Lunch (12.30 – 13.30)
Large potato or pasta with green vegetables and mixed beans and lean meat or fish like salmon, fruit juice.
Fresh fruit and fruit juice
Early evening (about 45 -60 minutes prior to training)
Carbohydrates from pasta, rice or oatcakes, fruit juice
Dinner (around 45 – 60 minutes after training)
Boiled potatoes, rice or pasta, fresh vegetables, lean meat (chicken, beef or fish), piece of fruit, fruit juice.
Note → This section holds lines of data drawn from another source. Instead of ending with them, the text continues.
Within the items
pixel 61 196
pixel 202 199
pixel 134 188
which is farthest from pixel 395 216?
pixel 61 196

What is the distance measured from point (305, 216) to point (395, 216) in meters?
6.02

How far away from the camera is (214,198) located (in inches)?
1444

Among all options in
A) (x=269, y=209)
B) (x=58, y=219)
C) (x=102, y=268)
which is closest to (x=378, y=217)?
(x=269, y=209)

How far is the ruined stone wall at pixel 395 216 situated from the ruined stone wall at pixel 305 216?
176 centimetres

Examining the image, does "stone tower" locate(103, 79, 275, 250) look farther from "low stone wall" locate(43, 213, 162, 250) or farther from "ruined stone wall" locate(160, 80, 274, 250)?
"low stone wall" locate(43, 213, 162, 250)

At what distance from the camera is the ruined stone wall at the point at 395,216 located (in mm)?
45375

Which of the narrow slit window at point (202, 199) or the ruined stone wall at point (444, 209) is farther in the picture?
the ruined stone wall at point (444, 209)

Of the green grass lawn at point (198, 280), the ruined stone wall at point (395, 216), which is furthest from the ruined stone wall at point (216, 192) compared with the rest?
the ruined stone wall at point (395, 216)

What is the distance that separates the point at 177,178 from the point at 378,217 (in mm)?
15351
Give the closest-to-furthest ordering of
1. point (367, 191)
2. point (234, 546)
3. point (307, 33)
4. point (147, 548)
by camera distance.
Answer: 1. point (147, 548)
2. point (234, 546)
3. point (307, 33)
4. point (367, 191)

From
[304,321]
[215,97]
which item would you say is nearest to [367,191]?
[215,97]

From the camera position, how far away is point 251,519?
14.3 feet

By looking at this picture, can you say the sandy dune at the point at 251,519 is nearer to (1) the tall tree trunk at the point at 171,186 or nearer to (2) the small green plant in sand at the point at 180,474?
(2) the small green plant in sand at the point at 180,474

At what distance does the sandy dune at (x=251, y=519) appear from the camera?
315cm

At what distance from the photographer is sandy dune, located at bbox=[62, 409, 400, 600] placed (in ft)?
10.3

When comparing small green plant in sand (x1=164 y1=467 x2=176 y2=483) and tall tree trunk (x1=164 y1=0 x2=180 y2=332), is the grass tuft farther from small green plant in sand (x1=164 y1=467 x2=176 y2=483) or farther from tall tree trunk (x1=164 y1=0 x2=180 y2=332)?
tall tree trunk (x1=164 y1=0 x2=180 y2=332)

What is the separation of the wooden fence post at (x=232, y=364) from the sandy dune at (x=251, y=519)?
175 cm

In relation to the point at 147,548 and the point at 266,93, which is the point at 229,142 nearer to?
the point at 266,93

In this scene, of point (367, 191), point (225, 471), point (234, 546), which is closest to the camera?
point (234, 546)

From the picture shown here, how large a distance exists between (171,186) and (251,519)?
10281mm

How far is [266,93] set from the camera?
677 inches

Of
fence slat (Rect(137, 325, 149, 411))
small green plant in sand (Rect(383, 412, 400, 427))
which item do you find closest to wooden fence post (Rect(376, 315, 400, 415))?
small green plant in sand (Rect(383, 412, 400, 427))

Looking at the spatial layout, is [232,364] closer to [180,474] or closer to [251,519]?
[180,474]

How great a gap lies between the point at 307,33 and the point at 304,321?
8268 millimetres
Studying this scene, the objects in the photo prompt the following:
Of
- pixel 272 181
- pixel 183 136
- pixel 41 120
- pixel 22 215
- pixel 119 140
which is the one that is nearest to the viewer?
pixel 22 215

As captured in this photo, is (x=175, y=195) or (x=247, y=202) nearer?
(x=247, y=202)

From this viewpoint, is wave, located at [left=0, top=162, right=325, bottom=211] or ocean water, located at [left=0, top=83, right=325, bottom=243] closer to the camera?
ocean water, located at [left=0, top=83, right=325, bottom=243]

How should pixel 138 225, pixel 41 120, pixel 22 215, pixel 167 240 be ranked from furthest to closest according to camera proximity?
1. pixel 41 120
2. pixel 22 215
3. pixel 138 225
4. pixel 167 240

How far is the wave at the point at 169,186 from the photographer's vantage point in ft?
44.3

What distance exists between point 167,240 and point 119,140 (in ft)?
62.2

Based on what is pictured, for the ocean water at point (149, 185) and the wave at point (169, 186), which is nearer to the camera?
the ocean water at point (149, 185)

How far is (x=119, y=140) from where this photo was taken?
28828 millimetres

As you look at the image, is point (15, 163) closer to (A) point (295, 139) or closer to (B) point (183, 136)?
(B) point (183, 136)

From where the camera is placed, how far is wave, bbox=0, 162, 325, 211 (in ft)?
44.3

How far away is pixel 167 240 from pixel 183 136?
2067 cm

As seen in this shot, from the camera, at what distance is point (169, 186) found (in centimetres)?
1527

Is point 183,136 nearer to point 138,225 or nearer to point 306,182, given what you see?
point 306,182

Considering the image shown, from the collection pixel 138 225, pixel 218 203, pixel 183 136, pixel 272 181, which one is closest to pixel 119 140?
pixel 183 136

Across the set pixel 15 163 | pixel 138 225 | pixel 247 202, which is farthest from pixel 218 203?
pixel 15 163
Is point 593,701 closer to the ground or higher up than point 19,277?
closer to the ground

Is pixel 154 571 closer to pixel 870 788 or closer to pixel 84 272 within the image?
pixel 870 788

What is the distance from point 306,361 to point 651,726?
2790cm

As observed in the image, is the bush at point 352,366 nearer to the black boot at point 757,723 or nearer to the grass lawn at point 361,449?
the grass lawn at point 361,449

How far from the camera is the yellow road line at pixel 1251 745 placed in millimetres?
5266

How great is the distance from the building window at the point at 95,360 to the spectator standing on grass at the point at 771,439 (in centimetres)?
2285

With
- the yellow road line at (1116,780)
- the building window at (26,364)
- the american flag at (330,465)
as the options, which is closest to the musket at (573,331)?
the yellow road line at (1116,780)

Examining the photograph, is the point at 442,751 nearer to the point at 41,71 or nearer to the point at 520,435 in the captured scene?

A small protein snack (snack bar or nuts) with fruit juice.
Points to remember
Every player is different so the sample diet above will not be for everyone. You’ll have your own personal likes and dislikes and you’ll have to adjust quantities to suit your needs. It is important to remember that you need to load up on carbohydrates before games or training sessions but reduce intake when you are not in serious training. Proteins are essential post-exercise to help your body recover and regular fluids are a must. AND, most important, you should get professional advicebefore starting on any diet regime.